How to Extract Phone Number from a PDF using PDF.co Web API

PDF.co Document Parser is a cloud-based platform that provides tools for automated data extraction and document processing. It allows you to extract structured data from PDF and scanned documents, automate document workflows, and integrate with other software applications using APIs.

PDF.co Document Parser is designed for businesses and individuals who need to automate document processing workflows, extract data from large volumes of documents, and integrate with other software applications. It can be used for a wide range of applications, such as invoice processing, document archiving, data entry, and more. The Document Parser platform includes several tools that can be used to automate document processing workflows such as Template Editor, Document Parser API, PDF Extractor API, and PDF Converter API.

Here is a sample tutorial on extracting phone numbers using PDF.co Web API.

  1. Open PDF.co Account
  2. Document Parser Page
  3. Create New Template
  4. Run Template Result
  5. Created Template ID
  6. Request Tester Menu
  7. Request Tester Tool
  8. Add Template ID
  9. Run Request Result
  10. Extracted JSON Output

We will use this sample PDF document and will extract the phone number using the PDF.co Document Parser.

Sample PDF Document
Sample PDF Document

Here’s a simple step-by-step tutorial to extract phone numbers.

Step 1: Open PDF.co Account

  • Log into your PDF.co account and click the Document Parser menu.

Open PDF.co Account

Step 2: Document Parser Page

  • On your Document Parser page, click on the New Template button.

Create New Template

Step 3: Create New Template

Let’s extract the phone number and create a template ID.

  • First, click on the Load Test PDF or Image button to load the source file.
  • Next, hit the Add Object button and select the Add FIELD from the RECTANGLE selection.
  • Then, drag the rectangle into the phone number to extract the data and set your objective name properties.
  • Once the template is all setup, click on the Run Template button to see the result.

Template Editor

Step 4: Run Template Result

  • Once the template runs successfully and return the extracted phone number. Click the Save Template and Return button.

Run Template Result

Step 5: Created Template ID

  • Here’s the template ID containing the extracted phone number.

Created Template ID

Now, we will use this template ID to pass the extracted data to PDF.co.

Step 6: Request Tester Menu

  • Let’s go back to the PDF.co dashboard and click on the Request Tester menu.

Log into PDF.co Account

Step 7: Request Tester Tool

  • For the Choose PDF.co API Endpoint field, select the /pdf/documentparser (Output as JSON).
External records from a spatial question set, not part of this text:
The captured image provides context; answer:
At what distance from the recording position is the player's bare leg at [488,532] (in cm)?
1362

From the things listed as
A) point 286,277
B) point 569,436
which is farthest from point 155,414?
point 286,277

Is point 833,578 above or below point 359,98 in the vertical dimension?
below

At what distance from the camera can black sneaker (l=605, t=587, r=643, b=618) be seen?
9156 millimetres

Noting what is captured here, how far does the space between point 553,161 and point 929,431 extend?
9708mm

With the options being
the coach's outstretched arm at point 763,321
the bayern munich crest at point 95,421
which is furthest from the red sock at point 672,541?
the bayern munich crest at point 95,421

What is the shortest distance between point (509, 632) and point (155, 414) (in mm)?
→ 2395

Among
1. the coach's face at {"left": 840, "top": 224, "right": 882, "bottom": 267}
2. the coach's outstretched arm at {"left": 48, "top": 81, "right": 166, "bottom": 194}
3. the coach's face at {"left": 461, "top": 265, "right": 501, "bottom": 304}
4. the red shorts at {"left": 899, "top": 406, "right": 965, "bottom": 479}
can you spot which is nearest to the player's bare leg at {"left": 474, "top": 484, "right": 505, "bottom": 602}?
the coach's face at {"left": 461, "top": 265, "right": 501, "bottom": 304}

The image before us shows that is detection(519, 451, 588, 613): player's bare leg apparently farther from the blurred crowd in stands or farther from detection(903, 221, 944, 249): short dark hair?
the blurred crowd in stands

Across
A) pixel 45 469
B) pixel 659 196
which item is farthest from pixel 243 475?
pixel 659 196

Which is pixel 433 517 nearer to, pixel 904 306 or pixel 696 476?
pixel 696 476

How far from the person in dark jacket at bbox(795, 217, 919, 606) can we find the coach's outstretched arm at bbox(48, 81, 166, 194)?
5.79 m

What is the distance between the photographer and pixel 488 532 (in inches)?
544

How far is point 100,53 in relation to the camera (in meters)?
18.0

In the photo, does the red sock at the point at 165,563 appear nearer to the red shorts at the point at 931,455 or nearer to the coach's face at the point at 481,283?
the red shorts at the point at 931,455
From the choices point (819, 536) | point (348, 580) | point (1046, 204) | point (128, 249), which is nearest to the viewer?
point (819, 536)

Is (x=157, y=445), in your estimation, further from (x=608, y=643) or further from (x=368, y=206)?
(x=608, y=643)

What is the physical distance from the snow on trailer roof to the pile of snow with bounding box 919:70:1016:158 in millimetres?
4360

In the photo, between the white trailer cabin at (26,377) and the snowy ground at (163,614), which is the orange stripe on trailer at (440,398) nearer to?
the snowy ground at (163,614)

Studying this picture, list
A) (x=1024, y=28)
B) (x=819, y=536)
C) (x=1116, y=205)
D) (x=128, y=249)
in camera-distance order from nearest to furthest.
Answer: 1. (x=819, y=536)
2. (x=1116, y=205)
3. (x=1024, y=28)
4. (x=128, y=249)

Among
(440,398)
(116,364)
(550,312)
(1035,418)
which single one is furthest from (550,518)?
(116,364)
This API endpoint extracts data from documents based on a document parser extraction template. With this API method, you may extract data from custom areas, by searching, form fields, tables, multiple pages, and more! You may also choose XML or CSV as an output format.
  • For the Input parameters field, you can override the URL param with a link or input with a file.

Request Tester Tool

Step 8: Add Template ID

Note: The default URL will automatically be replaced once you’ve added your source file.

Add Template ID

After adding the template ID, click on the Run Request button to send a request to PDF.co.

Step 9: Run Request Result

  • Great! The PDF.co successfully process our request and returned an output URL. Kindly click on the resulting URL to view the output or directly download the output file.

Run Request Result

Step 10: Extracted JSON Output

  • Here’s the extracted phone number from a PDF document in JSON format.
Extracted JSON Output
Extracted JSON Output

This tutorial taught you how to extract phone numbers using PDF.co Web API. You learned how to create a new template and a template ID. You also learned how to use the PDF.co Document Parser API to extract data from a PDF document.